Reproduce the forum thread below about getting sound into and out of REW, word for word and in full.

### Excerpt provided ###

Well, I don't mind ( once in a blue-moon ) tackling a seemingly hopeless situation . :yikes: 

At the end of this road , if you can't pull it all together & the conclusion is one of "Epic Fail", then I'll be recommending that you download & buy    .
> It does seem that most who buy it don't go through this much trouble simply trying to get signal into the program .
> Also, I believe it works with your MOTU sound card ( which is a bonus ) .
> You can download it ( & test it ) for free ( before deciding if you want or need to buy it ) .

From now on, when you run into problems, try to take some pictures ( when relevant ) & post them . 
- I like pictures , forget about writing text & descriptions if a picture can show the problem being talked about . 
- If you don't yet know how to post pictures, then read the Sticky called 
 *Please Read: Posting A Graph by brucek *




Good Luck ( the clock is ticking !! ) <> EarlK


----------



## pitchtwit (Apr 11, 2011)

wcjchan said:


> I can see input device PCI 424 but output is default only. Not sure why


I was having exactly that problem today when I tried to use REW on his Mac. We couldn't get it working properly in the end. :scratch:


----------



## pitchtwit (Apr 11, 2011)

wcjchan said:


> Hi EarlK.
> 
> I tried ur suggestion using the build in sound card and still got no result. I am really hopeless with this program I use the adopter you mentioned from the input and output "earphone out"
> The red line had the output fed into input. The white input has the mic pre level in. The white output goes to
> ...


I've been having problems with various soundcards and REW, so just to decrease the number of variables at play here, I'd recommend unplugging whatever you have plugged in to your outputs and inputs on your computer. Disconnect any external soundcards, then do a restart, turn the computer volume up almost to full and then try again. (I'm assuming your computer has it's own built in speakers and it's own built in microphone).

### Recorded data ###

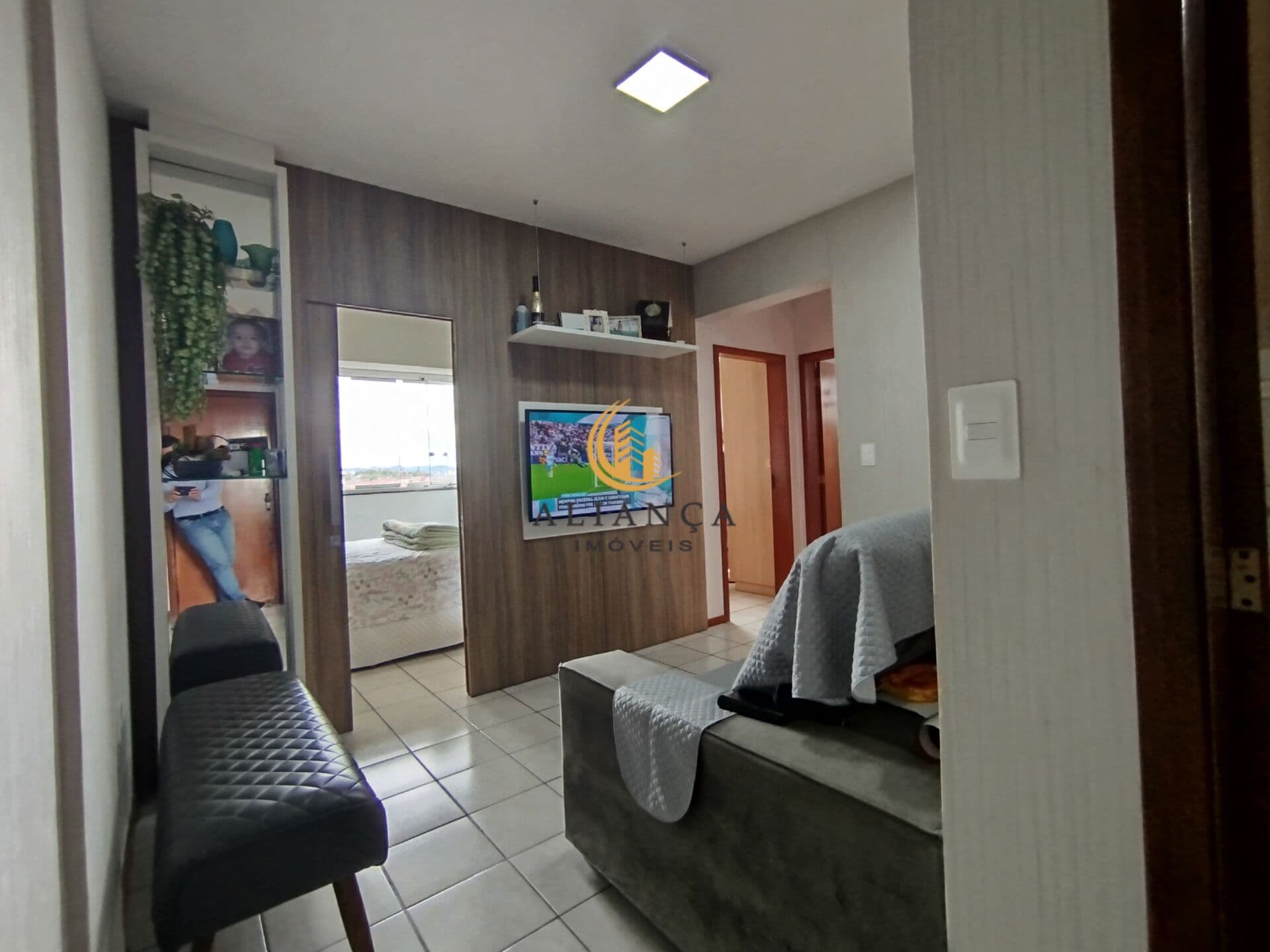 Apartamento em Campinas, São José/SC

###
### Recorded data ###

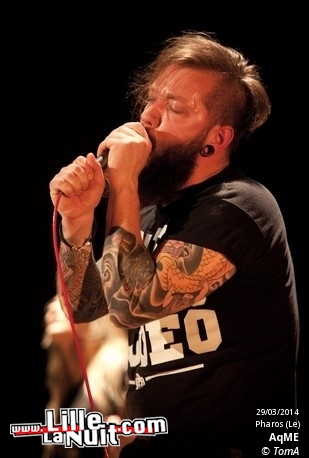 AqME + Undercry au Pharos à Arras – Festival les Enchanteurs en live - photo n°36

###

→ **Solved exercise**
Well, I don't mind ( once in a blue-moon ) tackling a seemingly hopeless situation . :yikes: 

At the end of this road , if you can't pull it all together & the conclusion is one of "Epic Fail", then I'll be recommending that you download & buy    .
> It does seem that most who buy it don't go through this much trouble simply trying to get signal into the program .
> Also, I believe it works with your MOTU sound card ( which is a bonus ) .
> You can download it ( & test it ) for free ( before deciding if you want or need to buy it ) .

From now on, when you run into problems, try to take some pictures ( when relevant ) & post them . 
- I like pictures , forget about writing text & descriptions if a picture can show the problem being talked about . 
- If you don't yet know how to post pictures, then read the Sticky called 
 *Please Read: Posting A Graph by brucek *




Good Luck ( the clock is ticking !! ) <> EarlK


----------



## pitchtwit (Apr 11, 2011)

wcjchan said:


> I can see input device PCI 424 but output is default only. Not sure why


I was having exactly that problem today when I tried to use REW on his Mac. We couldn't get it working properly in the end. :scratch:


----------



## pitchtwit (Apr 11, 2011)

wcjchan said:


> Hi EarlK.
> 
> I tried ur suggestion using the build in sound card and still got no result. I am really hopeless with this program I use the adopter you mentioned from the input and output "earphone out"
> The red line had the output fed into input. The white input has the mic pre level in. The white output goes to
> ...


I've been having problems with various soundcards and REW, so just to decrease the number of variables at play here, I'd recommend unplugging whatever you have plugged in to your outputs and inputs on your computer. Disconnect any external soundcards, then do a restart, turn the computer volume up almost to full and then try again. (I'm assuming your computer has it's own built in speakers and it's own built in microphone).